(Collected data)
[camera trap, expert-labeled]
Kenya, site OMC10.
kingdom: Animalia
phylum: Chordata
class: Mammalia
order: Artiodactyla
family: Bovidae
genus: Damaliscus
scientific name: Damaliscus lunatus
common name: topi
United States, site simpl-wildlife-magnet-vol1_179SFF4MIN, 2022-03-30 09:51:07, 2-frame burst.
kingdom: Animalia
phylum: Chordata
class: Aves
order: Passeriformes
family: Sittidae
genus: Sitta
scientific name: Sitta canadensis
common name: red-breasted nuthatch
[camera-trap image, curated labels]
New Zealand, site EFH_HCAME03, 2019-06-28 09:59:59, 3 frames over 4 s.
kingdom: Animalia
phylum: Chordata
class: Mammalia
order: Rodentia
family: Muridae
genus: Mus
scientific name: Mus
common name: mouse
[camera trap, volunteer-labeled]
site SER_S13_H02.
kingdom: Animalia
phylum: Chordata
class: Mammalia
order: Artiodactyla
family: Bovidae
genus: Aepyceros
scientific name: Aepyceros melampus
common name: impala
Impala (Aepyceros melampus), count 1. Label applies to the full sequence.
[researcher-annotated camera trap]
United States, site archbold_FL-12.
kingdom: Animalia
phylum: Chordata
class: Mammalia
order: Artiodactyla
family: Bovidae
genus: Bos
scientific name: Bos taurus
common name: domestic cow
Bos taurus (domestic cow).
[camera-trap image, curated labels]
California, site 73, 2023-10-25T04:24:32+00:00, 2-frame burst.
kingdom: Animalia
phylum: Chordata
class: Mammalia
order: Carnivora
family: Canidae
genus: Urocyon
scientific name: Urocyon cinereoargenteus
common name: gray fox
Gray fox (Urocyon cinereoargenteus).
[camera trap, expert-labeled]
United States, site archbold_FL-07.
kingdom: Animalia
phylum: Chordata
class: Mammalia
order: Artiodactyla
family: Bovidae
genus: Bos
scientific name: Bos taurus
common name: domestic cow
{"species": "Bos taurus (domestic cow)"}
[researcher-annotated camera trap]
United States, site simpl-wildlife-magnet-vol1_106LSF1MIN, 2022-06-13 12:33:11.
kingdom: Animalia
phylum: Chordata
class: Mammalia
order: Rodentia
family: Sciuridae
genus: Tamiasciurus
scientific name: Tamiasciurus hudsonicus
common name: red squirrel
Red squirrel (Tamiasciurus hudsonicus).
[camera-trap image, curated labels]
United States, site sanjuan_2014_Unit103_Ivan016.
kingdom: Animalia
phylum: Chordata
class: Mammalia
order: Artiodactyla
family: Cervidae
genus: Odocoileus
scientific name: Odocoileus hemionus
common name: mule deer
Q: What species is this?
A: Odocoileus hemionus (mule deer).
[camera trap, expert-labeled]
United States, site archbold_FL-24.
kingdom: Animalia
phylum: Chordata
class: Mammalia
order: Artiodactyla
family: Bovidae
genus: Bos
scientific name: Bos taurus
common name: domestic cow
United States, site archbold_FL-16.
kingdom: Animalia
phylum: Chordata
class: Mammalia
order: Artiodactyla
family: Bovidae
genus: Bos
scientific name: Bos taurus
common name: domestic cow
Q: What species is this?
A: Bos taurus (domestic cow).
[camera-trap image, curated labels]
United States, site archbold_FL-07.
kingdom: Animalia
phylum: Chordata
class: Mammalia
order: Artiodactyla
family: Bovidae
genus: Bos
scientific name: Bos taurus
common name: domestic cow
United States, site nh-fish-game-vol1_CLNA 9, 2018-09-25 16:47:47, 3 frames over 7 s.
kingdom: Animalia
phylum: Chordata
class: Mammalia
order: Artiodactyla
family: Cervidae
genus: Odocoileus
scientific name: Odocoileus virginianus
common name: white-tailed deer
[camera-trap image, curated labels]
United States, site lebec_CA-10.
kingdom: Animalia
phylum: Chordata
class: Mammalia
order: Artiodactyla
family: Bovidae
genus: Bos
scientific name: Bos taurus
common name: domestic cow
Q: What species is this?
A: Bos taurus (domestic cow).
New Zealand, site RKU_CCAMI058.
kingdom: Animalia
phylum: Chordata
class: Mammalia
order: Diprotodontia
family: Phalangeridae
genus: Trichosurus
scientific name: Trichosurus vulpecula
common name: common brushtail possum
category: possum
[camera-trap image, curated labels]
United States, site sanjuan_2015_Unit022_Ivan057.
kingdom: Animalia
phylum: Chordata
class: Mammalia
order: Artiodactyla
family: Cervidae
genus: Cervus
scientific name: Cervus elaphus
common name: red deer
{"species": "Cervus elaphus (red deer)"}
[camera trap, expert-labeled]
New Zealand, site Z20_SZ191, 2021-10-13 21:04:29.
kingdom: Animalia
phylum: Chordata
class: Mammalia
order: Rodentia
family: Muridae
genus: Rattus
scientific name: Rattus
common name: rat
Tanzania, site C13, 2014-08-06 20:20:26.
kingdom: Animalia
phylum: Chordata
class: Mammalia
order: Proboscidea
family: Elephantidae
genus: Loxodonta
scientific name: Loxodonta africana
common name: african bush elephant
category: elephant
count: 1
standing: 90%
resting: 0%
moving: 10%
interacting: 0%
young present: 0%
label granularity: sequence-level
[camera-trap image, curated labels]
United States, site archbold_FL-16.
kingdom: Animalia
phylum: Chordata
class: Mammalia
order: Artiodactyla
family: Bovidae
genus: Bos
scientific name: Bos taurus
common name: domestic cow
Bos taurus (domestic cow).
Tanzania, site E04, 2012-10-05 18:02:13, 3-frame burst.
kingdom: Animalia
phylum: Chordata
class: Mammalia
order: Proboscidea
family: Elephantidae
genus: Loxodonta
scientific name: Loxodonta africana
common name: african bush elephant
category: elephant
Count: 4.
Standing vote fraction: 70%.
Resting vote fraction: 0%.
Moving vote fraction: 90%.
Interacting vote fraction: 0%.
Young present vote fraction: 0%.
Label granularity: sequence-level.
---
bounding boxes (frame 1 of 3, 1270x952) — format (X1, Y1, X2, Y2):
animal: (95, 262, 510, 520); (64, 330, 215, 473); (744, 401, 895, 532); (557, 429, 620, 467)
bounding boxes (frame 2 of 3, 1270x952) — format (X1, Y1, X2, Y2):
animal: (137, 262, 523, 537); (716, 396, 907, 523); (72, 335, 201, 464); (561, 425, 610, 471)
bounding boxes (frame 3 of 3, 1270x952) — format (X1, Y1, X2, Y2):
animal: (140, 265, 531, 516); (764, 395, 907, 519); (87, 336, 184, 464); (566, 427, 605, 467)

* What you will do *
Start at the first line of the entries and stop at the line with "09:51:07, 2-frame burst.". Retype each of those lines exactly, both ends included.

* Task result *
[camera trap, expert-labeled]
Kenya, site OMC10.
kingdom: Animalia
phylum: Chordata
class: Mammalia
order: Artiodactyla
family: Bovidae
genus: Damaliscus
scientific name: Damaliscus lunatus
common name: topi
United States, site simpl-wildlife-magnet-vol1_179SFF4MIN, 2022-03-30 09:51:07, 2-frame burst.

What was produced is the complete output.